• WHAT THE TASK REQUIRES
Skip any picture you find and retype all the remaining lines exactly.

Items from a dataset

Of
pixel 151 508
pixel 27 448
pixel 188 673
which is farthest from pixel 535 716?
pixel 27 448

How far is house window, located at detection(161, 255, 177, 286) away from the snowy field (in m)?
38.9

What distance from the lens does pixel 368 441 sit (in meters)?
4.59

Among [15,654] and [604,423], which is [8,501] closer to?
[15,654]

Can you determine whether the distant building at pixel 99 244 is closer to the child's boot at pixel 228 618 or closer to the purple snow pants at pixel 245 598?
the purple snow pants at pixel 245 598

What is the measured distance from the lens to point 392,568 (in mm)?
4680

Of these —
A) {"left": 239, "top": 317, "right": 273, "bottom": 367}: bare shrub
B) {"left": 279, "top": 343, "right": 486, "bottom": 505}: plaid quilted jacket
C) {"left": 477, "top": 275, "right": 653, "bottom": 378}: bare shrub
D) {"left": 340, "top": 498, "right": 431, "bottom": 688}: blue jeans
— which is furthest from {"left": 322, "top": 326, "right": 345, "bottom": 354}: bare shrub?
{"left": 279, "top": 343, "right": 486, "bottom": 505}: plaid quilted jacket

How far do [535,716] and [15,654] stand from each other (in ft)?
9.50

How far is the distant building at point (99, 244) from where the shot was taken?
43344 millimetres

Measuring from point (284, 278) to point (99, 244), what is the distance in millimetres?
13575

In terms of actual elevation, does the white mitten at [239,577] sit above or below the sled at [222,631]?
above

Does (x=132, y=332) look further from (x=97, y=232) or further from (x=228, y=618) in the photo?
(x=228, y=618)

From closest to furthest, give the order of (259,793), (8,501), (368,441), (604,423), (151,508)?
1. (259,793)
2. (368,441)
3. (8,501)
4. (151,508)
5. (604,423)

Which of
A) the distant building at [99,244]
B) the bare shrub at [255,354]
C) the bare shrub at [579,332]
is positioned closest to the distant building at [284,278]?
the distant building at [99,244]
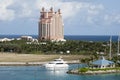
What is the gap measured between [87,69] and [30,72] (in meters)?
12.5

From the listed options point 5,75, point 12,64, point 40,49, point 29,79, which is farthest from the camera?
point 40,49

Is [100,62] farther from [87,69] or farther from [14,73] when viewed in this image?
[14,73]

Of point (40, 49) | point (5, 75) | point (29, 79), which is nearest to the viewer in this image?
point (29, 79)

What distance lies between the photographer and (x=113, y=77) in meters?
80.1

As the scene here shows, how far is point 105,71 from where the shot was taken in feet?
280

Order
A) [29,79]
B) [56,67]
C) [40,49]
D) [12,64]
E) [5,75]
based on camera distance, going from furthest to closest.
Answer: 1. [40,49]
2. [12,64]
3. [56,67]
4. [5,75]
5. [29,79]

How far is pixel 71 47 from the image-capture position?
157875 millimetres

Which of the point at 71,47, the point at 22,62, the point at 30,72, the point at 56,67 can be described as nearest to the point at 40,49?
the point at 71,47

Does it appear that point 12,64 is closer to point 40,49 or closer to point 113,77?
point 113,77

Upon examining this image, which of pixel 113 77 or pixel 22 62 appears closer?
pixel 113 77

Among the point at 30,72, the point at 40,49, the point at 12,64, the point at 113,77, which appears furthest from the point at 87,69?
the point at 40,49

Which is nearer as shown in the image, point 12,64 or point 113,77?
point 113,77

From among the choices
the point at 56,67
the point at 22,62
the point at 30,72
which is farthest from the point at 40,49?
the point at 30,72

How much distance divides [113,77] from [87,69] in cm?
677
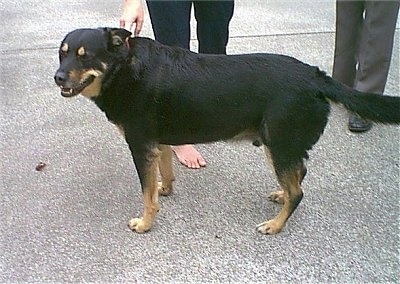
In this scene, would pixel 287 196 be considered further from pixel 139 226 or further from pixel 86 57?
pixel 86 57

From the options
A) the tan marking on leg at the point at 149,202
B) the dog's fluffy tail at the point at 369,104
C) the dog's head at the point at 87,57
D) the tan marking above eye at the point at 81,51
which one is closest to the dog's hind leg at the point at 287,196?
the dog's fluffy tail at the point at 369,104

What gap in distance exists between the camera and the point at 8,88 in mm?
4594

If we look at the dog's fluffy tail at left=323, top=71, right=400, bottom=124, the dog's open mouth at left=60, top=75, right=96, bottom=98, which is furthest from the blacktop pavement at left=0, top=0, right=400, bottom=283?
the dog's open mouth at left=60, top=75, right=96, bottom=98

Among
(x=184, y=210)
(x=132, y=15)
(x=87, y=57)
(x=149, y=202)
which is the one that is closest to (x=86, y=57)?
(x=87, y=57)

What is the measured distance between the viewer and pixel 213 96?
8.96 ft

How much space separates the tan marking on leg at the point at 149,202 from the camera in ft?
9.43

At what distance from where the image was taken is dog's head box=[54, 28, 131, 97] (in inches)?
100

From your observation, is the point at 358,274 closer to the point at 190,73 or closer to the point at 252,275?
the point at 252,275

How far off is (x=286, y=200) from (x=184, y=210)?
57 cm

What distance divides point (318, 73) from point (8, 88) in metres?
2.75

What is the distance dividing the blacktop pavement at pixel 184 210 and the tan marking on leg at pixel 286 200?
48mm

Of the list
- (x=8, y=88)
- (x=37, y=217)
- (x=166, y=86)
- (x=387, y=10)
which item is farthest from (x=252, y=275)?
(x=8, y=88)

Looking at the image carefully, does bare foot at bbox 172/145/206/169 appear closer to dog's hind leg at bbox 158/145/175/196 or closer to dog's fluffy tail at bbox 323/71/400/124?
dog's hind leg at bbox 158/145/175/196

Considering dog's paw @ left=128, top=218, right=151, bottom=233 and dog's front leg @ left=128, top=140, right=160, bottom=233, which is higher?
dog's front leg @ left=128, top=140, right=160, bottom=233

• PROBLEM SOLUTION
Of
pixel 151 508
pixel 27 448
pixel 188 673
which is farthest from pixel 535 716?
pixel 27 448

How far is house window, located at detection(161, 255, 177, 286) away from the snowy field (in m)?
38.9

What distance from the lens does pixel 368 441 sit (in meters)?
4.59

Among [15,654] and [604,423], which is [8,501] closer to?
[15,654]

Can you determine whether the distant building at pixel 99 244 is closer to the child's boot at pixel 228 618 or closer to the purple snow pants at pixel 245 598?
the purple snow pants at pixel 245 598

What is the measured distance from the lens to point 392,568 (in mm)?
4680

Of these —
A) {"left": 239, "top": 317, "right": 273, "bottom": 367}: bare shrub
B) {"left": 279, "top": 343, "right": 486, "bottom": 505}: plaid quilted jacket
C) {"left": 477, "top": 275, "right": 653, "bottom": 378}: bare shrub
D) {"left": 340, "top": 498, "right": 431, "bottom": 688}: blue jeans
— which is furthest from {"left": 322, "top": 326, "right": 345, "bottom": 354}: bare shrub?
{"left": 279, "top": 343, "right": 486, "bottom": 505}: plaid quilted jacket

How far do [535,716] and [15,654] stand from each other (in ft)?
9.50

How far is the distant building at point (99, 244) from where the shot was taken?
43344 millimetres

Measuring from point (284, 278) to point (99, 244), what is the distance in millimetres?
13575

In terms of actual elevation, does the white mitten at [239,577] sit above or below the sled at [222,631]?
above

Does (x=132, y=332) look further from (x=97, y=232) or further from (x=228, y=618) in the photo?
(x=228, y=618)

From closest to furthest, give the order of (259,793), (8,501), (368,441), (604,423), (151,508)?
1. (259,793)
2. (368,441)
3. (8,501)
4. (151,508)
5. (604,423)

Which of
A) the distant building at [99,244]
B) the bare shrub at [255,354]
C) the bare shrub at [579,332]
is positioned closest to the distant building at [284,278]?
the distant building at [99,244]
What is the gap measured between [87,69] and [30,72] (in meters)?
12.5

From the listed options point 5,75, point 12,64, point 40,49, point 29,79, which is farthest from the camera?
point 40,49

Is [100,62] farther from [87,69] or farther from [14,73] when viewed in this image?
[14,73]

Of point (40, 49) | point (5, 75) | point (29, 79), which is nearest to the viewer in this image?
point (29, 79)

What distance lies between the photographer and (x=113, y=77) in meters?
80.1

As the scene here shows, how far is point 105,71 from where the shot was taken in feet?
280

Order
A) [29,79]
B) [56,67]
C) [40,49]
D) [12,64]
E) [5,75]
based on camera distance, going from furthest to closest.
Answer: 1. [40,49]
2. [12,64]
3. [56,67]
4. [5,75]
5. [29,79]

How far is pixel 71 47 from the image-capture position?
157875 millimetres

Which of the point at 71,47, the point at 22,62, the point at 30,72, the point at 56,67 can be described as nearest to the point at 40,49?
the point at 71,47

Does it appear that point 12,64 is closer to point 40,49 or closer to point 113,77?
point 113,77

Upon examining this image, which of pixel 113 77 or pixel 22 62 appears closer?
pixel 113 77

Among the point at 30,72, the point at 40,49, the point at 12,64, the point at 113,77, which appears furthest from the point at 87,69?
the point at 40,49

Which is nearer as shown in the image, point 12,64 or point 113,77?
point 113,77

From among the choices
the point at 56,67
the point at 22,62
the point at 30,72
which is farthest from the point at 40,49?
the point at 30,72

How much distance divides [113,77] from [87,69] in cm?
677
In this scene, would pixel 287 196 be considered further from pixel 139 226 or further from pixel 86 57?
pixel 86 57

From the options
A) the tan marking on leg at the point at 149,202
B) the dog's fluffy tail at the point at 369,104
C) the dog's head at the point at 87,57
D) the tan marking above eye at the point at 81,51
which one is closest to the dog's hind leg at the point at 287,196?
the dog's fluffy tail at the point at 369,104

What gap in distance exists between the camera and the point at 8,88 in mm?
4594

If we look at the dog's fluffy tail at left=323, top=71, right=400, bottom=124, the dog's open mouth at left=60, top=75, right=96, bottom=98, which is furthest from the blacktop pavement at left=0, top=0, right=400, bottom=283?
the dog's open mouth at left=60, top=75, right=96, bottom=98

Among
(x=184, y=210)
(x=132, y=15)
(x=87, y=57)
(x=149, y=202)
which is the one that is closest to (x=86, y=57)?
(x=87, y=57)

What is the measured distance between the viewer and pixel 213 96?
8.96 ft

How much space separates the tan marking on leg at the point at 149,202 from the camera in ft?
9.43

At what distance from where the image was taken is dog's head box=[54, 28, 131, 97] (in inches)?
100

From your observation, is the point at 358,274 closer to the point at 190,73 or closer to the point at 252,275?
the point at 252,275

How far off is (x=286, y=200) from (x=184, y=210)?
57 cm

What distance divides point (318, 73) from point (8, 88) in metres?
2.75

What is the distance dividing the blacktop pavement at pixel 184 210 and the tan marking on leg at pixel 286 200?
48mm

Of the list
- (x=8, y=88)
- (x=37, y=217)
- (x=166, y=86)
- (x=387, y=10)
which item is farthest from (x=252, y=275)?
(x=8, y=88)

Looking at the image carefully, does bare foot at bbox 172/145/206/169 appear closer to dog's hind leg at bbox 158/145/175/196 or closer to dog's fluffy tail at bbox 323/71/400/124?
dog's hind leg at bbox 158/145/175/196

Considering dog's paw @ left=128, top=218, right=151, bottom=233 and dog's front leg @ left=128, top=140, right=160, bottom=233, which is higher?
dog's front leg @ left=128, top=140, right=160, bottom=233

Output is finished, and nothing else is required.